Die Klägerin erhob am 8. September 2011 Klage beim SG und begehrte Rente wegen voller, hilfsweise teilweiser Erwerbsminderung nach § 43 Abs. 1 und 2 Sechstes Buch Sozialgesetzbuch (SGB VI). Bei Berücksichtigung aller ihrer Erkrankungen in der Gesamtheit sei ihr Leistungsvermögen auf einen rentenberechtigenden Grad herabgesunken. Bei ihr bestünden eine Versteifung von Abschnitten der Wirbelsäule, Beeinträchtigungen auf neurologischem und psychiatrischem Gebiet infolge eines Fibromyalgiesyndroms mit anhaltenden starken Schmerzsyndromen, eine Hochtonschwerhörigkeit, ein Tinnitus und eine rezidivierende depressive Störung mit schweren Episoden, basierend auf traumatischen Erlebnissen (Verletzungen und Bedrohungen) in der (früheren) Ehe. Wenn sie auf die traumatischen Erlebnisse in der früheren Ehe angesprochen werde, komme es zu Ausnahmezuständen wie einer krisenhaften Hyperventilation. Im Hinblick auf den (im Widerspruchsverfahren vorgelegten) Bericht der Ärztlichen Psychotherapeutin Ri.-Bo. sei die ergänzende gutachterliche Stellungnahme des Dr. B. nicht verständlich.

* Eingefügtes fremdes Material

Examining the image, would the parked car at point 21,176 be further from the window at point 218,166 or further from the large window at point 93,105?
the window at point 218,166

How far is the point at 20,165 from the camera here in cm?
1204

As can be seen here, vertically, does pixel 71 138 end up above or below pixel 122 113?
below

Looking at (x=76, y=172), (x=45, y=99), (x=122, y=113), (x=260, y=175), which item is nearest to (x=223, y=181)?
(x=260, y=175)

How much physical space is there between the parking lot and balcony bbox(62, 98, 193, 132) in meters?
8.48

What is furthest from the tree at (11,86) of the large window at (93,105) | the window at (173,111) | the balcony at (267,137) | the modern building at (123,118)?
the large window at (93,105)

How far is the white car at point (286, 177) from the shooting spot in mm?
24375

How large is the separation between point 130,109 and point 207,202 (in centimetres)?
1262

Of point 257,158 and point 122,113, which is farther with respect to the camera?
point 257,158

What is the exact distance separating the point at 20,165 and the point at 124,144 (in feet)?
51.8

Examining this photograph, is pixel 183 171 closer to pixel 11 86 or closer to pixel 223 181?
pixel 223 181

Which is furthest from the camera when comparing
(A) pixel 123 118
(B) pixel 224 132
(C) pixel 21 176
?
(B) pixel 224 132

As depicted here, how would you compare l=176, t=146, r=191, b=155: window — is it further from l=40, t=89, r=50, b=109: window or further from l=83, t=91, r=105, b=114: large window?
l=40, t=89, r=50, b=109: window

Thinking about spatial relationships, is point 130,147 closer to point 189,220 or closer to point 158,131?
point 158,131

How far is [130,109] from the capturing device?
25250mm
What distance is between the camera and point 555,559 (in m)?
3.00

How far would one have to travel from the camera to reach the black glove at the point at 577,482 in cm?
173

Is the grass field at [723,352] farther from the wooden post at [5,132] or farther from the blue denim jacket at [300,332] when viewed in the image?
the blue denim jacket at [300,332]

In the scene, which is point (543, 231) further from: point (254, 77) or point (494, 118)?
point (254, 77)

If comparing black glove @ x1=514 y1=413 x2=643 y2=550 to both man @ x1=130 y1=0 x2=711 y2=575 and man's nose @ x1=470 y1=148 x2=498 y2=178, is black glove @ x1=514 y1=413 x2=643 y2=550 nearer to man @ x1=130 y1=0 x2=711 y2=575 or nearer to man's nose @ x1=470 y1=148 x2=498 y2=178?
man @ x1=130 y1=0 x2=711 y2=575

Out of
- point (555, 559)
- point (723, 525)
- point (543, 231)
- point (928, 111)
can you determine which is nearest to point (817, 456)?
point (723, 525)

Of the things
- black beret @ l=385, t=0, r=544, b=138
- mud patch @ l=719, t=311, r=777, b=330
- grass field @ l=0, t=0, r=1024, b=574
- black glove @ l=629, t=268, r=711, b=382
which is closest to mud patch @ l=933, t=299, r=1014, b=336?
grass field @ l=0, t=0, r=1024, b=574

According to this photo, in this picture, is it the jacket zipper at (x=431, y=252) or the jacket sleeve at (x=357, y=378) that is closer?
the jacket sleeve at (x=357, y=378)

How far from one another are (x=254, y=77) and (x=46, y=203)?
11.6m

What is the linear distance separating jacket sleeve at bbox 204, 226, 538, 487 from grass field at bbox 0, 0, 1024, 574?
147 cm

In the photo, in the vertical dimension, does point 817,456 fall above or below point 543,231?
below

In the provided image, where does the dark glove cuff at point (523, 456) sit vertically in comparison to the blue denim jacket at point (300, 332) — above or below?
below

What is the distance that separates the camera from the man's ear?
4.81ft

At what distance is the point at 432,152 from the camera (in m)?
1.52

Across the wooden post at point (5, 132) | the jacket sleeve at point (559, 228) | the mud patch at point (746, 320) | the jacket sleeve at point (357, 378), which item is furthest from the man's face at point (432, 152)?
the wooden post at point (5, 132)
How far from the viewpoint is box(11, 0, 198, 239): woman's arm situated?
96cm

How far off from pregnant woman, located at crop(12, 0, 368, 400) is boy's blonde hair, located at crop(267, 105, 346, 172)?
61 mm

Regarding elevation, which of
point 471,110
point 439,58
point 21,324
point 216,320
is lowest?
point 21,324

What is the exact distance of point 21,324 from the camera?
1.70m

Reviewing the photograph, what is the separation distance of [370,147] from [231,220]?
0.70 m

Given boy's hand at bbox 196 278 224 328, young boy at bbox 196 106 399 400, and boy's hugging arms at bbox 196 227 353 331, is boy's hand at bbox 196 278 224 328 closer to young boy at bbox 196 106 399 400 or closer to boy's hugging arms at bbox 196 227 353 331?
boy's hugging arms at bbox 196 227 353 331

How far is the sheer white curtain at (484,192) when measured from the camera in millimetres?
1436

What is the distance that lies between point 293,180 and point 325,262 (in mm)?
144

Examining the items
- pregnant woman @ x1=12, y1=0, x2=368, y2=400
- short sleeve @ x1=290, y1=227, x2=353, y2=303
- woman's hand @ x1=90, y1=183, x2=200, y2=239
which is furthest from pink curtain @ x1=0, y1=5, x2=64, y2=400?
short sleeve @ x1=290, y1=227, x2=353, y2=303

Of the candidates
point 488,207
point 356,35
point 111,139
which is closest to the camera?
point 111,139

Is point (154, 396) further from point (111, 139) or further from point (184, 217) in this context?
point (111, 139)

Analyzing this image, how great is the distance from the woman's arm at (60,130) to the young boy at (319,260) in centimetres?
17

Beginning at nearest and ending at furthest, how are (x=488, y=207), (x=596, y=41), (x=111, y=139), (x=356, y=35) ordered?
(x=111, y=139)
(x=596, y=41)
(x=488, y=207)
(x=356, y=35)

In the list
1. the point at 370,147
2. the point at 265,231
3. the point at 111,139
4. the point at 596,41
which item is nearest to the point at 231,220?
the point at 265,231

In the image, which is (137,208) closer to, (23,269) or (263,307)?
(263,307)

Die Klägerin war vom 12. September bis 31. Oktober 2012 erneut in stationärer Krankenhausbehandlung in der S. Klinik R. auf der dortigen allgemeinen Station mit verhaltenstherapeutischem Setting (von der Klägerin vorgelegter vorläufiger Entlassungsbericht der Stationsärztin Dr. v. K. vom 30. Oktober 2012).
Die Beklagte blieb gestützt auf die von ihr vorgelegte sozialmedizinische Stellungnahme des Arztes für Allgemeinmedizin Dr. He. vom 2. Juli 2012 bei ihrer Auffassung, der Klägerin sei noch mindestens sechsstündige Erwerbstätigkeit möglich.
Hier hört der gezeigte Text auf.